» SOURCE TEXT:
┄┄┄┄┄┄┄┄┄┄┄┄┄┄┄┄┄┄┄┄
# Elgar's Symphony 2 - your opinion



## Isola (Mar 26, 2008)

I'm totally unfamiliar with this symphony but since I may go to see a concert of it I thought I should do some homeworks - youtubed a bit, not sure if I like it. What do you guys think about it and how would you rate it?


----------



## starry (Jun 2, 2009)

I much prefer his 1st in every way. The heart of the 2nd symphony I suppose is the slow movement, but I prefer the slow movement from the 1st.


----------



## Elgarian (Jul 30, 2008)

It's not an easy symphony. The 1st is my favourite symphony (by _anyone_), but I still find the second symphony quite 'difficult' even after many years, and I can't quite click into place with it. I tend to find myself lost at times, unsure of where I am in the scheme of things, and of how I got there. However, the slow movement is magnificent, I think; it can be enormously moving, and is full of pain and loss, all delivered of course with that underlying 'nobilmente' attitude that is usually there or thereabouts with Elgar.

Generally I find that people with a deeper understanding of music than I have tend to find it more satisfactory than the 1st; as if the 1st is a bit too 'obvious', while the second demands more commitment from the listener, but rewards it, when given.


----------



## starry (Jun 2, 2009)

Elgarian said:


> It's not an easy symphony. The 1st is my favourite symphony (by _anyone_), but I still find the second symphony quite 'difficult' even after many years, and I can't quite click into place with it. I tend to find myself lost at times, unsure of where I am in the scheme of things, and of how I got there. However, the slow movement is magnificent, I think; it can be enormously moving, and is full of pain and loss, all delivered of course with that underlying 'nobilmente' attitude that is usually there or thereabouts with Elgar.
┄┄┄┄┄┄┄┄┄┄┄┄┄┄┄┄┄┄┄┄
» GIVEN REQUEST 1: In the Elgar symphony thread, rewrite the passage that opens with the words "I much prefer" and closes with "(Jul 30, 2008)", changing "slow movement" to "Adagio".
» GIVEN REQUEST 2: In the Elgar symphony thread, which Elgar symphony does Elgarian call a favorite symphony by anyone?
» GIVEN REQUEST 3: Pick up the Elgar Symphony 2 thread and carry it on from its final line.

(Records from a spatial question set)
┄┄┄┄┄┄┄┄┄┄┄┄┄┄┄┄┄┄┄┄
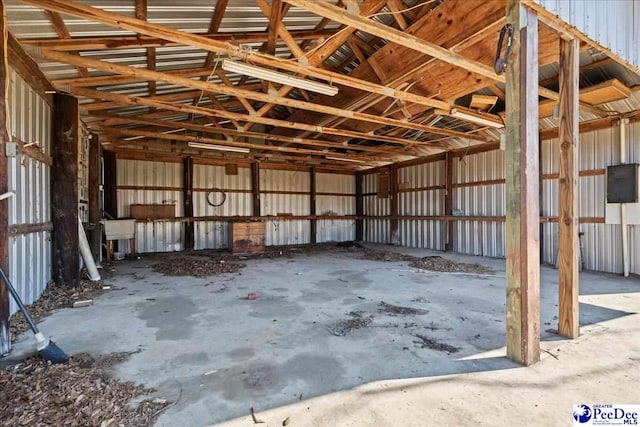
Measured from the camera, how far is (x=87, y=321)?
139 inches

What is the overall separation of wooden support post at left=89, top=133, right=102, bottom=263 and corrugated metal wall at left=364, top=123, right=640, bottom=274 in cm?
939

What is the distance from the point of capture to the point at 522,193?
2.49 metres

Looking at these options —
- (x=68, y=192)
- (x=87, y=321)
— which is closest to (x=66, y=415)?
(x=87, y=321)

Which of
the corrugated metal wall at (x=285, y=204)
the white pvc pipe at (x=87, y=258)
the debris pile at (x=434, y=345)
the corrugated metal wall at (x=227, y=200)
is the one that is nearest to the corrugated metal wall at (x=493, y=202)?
the corrugated metal wall at (x=227, y=200)

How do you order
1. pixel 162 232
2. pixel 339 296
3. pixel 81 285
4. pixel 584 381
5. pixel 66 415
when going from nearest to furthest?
pixel 66 415
pixel 584 381
pixel 339 296
pixel 81 285
pixel 162 232

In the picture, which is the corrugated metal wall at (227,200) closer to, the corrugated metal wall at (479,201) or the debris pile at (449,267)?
the corrugated metal wall at (479,201)

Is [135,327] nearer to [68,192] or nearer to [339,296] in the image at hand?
[339,296]

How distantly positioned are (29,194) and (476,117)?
7.37m

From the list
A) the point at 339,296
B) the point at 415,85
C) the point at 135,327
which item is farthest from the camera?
the point at 415,85

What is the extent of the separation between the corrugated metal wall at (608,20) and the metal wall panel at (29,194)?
5.50 m

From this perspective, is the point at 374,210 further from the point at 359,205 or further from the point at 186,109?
the point at 186,109

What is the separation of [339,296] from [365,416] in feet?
9.14

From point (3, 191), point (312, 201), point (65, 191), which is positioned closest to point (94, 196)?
point (65, 191)

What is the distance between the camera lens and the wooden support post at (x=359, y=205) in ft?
45.7
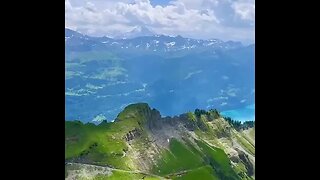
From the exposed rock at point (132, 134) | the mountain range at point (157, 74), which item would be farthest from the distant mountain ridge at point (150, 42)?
the exposed rock at point (132, 134)

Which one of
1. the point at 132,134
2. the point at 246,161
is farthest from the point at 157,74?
the point at 246,161

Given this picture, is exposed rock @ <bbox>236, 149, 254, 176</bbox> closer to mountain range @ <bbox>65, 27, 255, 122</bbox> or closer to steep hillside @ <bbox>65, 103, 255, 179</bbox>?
steep hillside @ <bbox>65, 103, 255, 179</bbox>

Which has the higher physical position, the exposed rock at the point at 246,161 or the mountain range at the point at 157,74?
the mountain range at the point at 157,74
┄┄┄┄┄┄┄┄┄┄┄┄┄┄┄┄┄┄┄┄
» REPLY 1:
I much prefer his 1st in every way. The heart of the 2nd symphony I suppose is the Adagio, but I prefer the Adagio from the 1st.


----------



## Elgarian (Jul 30, 2008)

» REPLY 2: The 1st symphony.

» REPLY 3:
> 
> Generally I find that people with a deeper understanding of music than I have tend to find it more satisfactory than the 1st; as if the 1st is a bit too 'obvious', while the second demands more commitment from the listener, but rewards it, when given.


Some people say they like the 2nd more, but I wonder if they say that just to be different and to champion the piece that is less in the limelight. The 1st was hugely popular from the start, the 2nd not so much perhaps. I think the 1st does have complexities, the first movement for example. The Scherzo like movement of the 2nd I don't find as intricate as the one in the first symphony either. Certainly the first has some big tunes and a triumphant finale with the last movement but is that really a bad thing? It seems snobbish for someone to say it's too obvious, they might as well say Tchaikovky's 5th is too obvious or Beethoven's 5th.


----------



## Elgarian (Jul 30, 2008)

starry said:


> It seems snobbish for someone to say it's too obvious, they might as well say Tchaikovky's 5th is too obvious or Beethoven's 5th.


Indeed, but I haven't heard anyone _say_ that - I was just guessing at a possible reason. I always did find the 1st symphony very easy to enjoy, even on first listening - it's a very accessible symphony. But I do know a number of people who (very sincerely) favour the second, all of whom generally have a deeper insight into music than I do.


----------



## starry (Jun 2, 2009)

It's quite accessible but obviously not for someone starting out in classical music. The first movement is the most difficult and might take time for some people to digest, it has quite a few ideas. And the slow movement has quite a long melodic line I suppose alongside some contrast.


----------



## violadamore2 (Mar 6, 2010)

I drown in the romanticism of Elgar and can hardly choose between them.

to hear a really great orchestra, live or in recording, play either of them is a treat for me.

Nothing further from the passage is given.